Airpwn

Airpwn is a tool near and dear to my heart because I wrote the program. It started as a competition between me and a coworker to build a wireless data-injection tool the week before Defcon. His solution used a man-in-the-middle attack, while my tool injects wireless frames into the air in an attempt to beat the legitimate access point, sort of a man-on-the-side attack. We had fun playing harmless pranks on the Defcon wireless network using my tool, and enough onlookers wanted to play with it that I released the code publicly as Airpwn (http://sf.net/projects/airpwn/).

Airpwn works by sniffing one or more wireless networks, looking for user-supplied patterns of data sent from a client (laptop, PDA, and so on) to the access point (AP). If a pattern is detected, Airpwn injects a packet back to the client with user-supplied data that appears to come from the AP. Since Airpwn is almost guaranteed to provide the packet before the AP can (the AP is usually proxying the request off to some far-away server), the client accepts Airpwn's packet and discards the APs, allowing Airpwn to control the server-side of the communication.

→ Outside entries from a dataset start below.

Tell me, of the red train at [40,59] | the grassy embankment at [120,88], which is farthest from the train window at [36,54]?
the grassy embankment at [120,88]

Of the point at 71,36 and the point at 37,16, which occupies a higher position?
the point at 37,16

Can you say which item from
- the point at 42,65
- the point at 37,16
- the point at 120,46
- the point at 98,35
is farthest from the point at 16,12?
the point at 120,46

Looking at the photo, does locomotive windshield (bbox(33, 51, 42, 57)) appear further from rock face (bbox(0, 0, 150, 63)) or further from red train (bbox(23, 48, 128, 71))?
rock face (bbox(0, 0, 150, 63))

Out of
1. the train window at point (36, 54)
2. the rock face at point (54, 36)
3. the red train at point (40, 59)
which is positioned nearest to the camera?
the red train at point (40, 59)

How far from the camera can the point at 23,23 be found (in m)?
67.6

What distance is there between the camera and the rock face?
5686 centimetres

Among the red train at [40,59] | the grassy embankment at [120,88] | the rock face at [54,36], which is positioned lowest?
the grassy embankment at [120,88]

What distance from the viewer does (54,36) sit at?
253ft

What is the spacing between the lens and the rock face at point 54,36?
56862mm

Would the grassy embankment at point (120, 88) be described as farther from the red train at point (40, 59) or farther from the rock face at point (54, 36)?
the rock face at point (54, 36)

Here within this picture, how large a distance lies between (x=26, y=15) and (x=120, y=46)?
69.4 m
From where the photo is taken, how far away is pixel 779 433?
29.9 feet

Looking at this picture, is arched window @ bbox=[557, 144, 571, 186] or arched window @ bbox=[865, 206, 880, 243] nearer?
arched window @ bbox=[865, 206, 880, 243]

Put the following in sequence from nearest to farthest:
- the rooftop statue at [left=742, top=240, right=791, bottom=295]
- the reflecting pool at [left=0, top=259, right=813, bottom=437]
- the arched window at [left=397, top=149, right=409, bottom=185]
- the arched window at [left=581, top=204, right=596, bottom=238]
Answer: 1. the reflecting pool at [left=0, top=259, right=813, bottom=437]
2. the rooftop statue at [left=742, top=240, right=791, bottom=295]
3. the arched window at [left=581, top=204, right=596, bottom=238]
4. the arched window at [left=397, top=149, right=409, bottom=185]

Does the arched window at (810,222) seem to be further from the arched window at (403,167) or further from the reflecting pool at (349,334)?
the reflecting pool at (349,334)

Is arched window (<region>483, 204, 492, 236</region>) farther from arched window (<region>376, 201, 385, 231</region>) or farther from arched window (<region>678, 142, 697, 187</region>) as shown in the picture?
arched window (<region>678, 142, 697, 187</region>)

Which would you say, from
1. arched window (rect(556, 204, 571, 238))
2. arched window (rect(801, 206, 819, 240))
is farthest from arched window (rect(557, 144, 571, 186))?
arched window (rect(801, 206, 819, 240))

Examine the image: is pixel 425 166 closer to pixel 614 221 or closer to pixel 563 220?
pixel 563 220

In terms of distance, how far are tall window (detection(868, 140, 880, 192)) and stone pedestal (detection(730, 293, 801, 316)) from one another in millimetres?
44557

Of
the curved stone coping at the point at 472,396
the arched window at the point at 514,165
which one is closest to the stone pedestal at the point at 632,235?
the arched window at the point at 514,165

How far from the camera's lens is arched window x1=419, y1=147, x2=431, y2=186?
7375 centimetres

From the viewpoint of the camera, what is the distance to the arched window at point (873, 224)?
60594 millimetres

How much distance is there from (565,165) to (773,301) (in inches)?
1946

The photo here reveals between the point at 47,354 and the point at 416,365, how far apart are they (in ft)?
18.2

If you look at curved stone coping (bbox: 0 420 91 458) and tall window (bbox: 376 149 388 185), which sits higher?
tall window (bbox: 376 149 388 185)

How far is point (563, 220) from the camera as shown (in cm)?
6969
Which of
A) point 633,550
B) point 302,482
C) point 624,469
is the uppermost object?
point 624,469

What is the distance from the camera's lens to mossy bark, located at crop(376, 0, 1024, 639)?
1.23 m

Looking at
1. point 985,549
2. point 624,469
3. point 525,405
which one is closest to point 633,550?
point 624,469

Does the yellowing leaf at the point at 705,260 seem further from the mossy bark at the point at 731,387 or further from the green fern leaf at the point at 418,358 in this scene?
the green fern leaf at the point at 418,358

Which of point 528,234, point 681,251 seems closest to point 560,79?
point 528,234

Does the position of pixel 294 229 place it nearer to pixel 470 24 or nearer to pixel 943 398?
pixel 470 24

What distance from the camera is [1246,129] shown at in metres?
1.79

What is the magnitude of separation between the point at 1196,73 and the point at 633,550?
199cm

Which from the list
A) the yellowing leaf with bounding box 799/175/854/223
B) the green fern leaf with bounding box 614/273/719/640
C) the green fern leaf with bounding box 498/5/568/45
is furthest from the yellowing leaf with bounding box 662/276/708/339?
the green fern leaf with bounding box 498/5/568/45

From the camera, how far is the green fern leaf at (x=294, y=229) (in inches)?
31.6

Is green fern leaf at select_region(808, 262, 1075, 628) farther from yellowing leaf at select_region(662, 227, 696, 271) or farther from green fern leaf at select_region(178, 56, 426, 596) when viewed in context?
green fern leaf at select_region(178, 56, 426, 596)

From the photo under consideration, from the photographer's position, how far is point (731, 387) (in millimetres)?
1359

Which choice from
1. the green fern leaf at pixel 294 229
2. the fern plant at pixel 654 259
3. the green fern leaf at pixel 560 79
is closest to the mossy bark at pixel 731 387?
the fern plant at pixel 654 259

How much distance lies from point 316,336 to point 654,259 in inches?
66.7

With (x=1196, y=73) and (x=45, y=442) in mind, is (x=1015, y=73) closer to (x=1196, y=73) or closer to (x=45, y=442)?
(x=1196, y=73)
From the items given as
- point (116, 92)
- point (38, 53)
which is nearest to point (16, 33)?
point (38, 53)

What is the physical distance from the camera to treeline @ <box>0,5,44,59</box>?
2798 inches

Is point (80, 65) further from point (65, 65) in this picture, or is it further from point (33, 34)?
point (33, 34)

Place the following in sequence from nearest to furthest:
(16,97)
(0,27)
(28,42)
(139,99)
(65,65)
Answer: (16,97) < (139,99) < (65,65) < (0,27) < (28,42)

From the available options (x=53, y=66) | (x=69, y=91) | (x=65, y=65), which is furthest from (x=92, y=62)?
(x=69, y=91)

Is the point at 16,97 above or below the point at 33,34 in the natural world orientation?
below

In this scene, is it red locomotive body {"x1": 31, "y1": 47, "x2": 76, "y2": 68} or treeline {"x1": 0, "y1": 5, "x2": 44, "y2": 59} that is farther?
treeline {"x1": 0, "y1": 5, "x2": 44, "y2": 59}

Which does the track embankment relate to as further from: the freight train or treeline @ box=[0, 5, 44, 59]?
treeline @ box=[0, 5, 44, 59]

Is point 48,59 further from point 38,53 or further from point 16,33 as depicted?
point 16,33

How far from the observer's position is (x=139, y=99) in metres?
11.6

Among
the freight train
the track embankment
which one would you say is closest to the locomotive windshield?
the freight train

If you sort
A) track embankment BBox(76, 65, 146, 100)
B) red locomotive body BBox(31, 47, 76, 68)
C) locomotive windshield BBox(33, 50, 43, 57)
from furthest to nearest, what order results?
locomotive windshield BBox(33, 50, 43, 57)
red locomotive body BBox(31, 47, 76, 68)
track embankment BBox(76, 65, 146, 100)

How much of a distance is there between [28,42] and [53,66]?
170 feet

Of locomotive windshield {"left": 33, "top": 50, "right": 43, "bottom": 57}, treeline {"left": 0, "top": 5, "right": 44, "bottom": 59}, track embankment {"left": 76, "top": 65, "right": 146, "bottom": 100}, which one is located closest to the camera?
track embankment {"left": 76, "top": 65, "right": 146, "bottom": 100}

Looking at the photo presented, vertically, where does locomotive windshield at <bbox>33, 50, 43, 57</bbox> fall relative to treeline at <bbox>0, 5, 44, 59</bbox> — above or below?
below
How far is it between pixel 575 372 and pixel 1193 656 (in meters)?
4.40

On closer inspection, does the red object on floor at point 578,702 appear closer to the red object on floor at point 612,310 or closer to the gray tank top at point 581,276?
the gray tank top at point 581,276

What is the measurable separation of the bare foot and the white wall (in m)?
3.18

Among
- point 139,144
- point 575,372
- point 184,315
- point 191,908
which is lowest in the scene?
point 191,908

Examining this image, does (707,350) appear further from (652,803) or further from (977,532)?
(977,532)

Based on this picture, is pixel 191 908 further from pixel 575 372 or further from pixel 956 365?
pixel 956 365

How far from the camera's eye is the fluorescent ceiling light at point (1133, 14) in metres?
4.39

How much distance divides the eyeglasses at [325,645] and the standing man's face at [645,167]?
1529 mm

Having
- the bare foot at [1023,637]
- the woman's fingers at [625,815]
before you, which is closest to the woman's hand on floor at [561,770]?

By allowing the user to match arbitrary patterns and reply with arbitrary content, Airpwn can perform a variety of tricks, including some pretty dangerous attacks. The possibilities are virtually limitless, but here are some examples of simple things you can do with Airpwn:

• By matching HTTP request packets, you can reply with custom HTTP responses, allowing you to control the content of any web site, both on the Internet as well as an intranet. This could be used to perform a variety of pranks or attacks, such as stealing web site logins, executing arbitrary JavaScript, or making people believe a giant lizard is attacking their city by creating a fake CNN.com news page.

• By matching POP or IMAP mail retrieval requests, you can inject POP or IMAP responses to add arbitrary messages to the victim's mailbox.

• By responding to certain requests with invalid responses (or TCP reset packets), you can deny access to arbitrary network services.

• You can replace legitimate software downloads with Trojaned executables.

Because Airpwn allows you to inject whatever content you want, the possibilities are pretty much limited only to your imagination. The only traffic that is safe from Airpwn is on a connection protected with some form of encryption.